(Datos de preguntas de razonamiento espacial)

------------------------------------------------------------

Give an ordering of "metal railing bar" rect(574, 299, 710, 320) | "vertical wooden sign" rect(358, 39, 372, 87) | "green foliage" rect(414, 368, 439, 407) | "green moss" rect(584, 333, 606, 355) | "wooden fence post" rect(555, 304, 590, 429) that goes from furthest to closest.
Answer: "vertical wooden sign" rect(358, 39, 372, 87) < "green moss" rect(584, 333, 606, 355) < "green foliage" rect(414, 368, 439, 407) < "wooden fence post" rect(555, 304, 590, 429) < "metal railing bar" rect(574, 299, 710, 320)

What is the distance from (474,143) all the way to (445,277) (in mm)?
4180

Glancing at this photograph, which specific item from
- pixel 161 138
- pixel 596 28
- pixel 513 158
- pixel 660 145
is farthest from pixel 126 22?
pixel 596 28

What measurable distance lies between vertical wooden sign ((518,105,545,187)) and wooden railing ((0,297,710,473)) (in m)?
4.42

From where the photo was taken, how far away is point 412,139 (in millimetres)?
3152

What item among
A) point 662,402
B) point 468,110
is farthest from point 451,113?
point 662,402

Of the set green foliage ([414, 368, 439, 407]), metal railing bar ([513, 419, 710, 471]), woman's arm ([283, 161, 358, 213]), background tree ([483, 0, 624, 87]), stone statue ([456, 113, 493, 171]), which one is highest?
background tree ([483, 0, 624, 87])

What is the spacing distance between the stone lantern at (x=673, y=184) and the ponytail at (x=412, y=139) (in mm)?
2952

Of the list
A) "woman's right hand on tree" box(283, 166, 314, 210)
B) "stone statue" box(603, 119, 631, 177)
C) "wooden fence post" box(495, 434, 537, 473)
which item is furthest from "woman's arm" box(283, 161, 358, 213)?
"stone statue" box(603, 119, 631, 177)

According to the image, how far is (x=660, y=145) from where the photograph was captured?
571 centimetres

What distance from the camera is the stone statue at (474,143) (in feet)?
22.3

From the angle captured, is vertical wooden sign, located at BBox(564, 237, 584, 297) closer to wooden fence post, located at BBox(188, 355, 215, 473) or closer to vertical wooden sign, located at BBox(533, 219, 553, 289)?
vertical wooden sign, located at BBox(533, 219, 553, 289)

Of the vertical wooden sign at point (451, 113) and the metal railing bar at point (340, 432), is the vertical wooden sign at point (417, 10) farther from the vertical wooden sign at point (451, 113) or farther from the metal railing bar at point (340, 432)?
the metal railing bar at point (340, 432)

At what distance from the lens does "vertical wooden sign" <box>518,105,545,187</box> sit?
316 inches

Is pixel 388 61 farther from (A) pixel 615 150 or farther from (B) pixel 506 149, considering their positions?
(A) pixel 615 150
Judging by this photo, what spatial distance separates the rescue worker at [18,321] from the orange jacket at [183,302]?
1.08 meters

------------------------------------------------------------

■ OBJETIVO DE LA TAREA: Presenta como una lista JSON de cadenas todo lo que va desde la línea que contiene "Is pixel 388" hasta el final de los ítems, con una cadena por cada línea y sin incluir las líneas en blanco.

■ RESPUESTA:
[
  "Is pixel 388 61 farther from (A) pixel 615 150 or farther from (B) pixel 506 149, considering their positions?",
  "(A) pixel 615 150",
  "Judging by this photo, what spatial distance separates the rescue worker at [18,321] from the orange jacket at [183,302]?",
  "1.08 meters"
]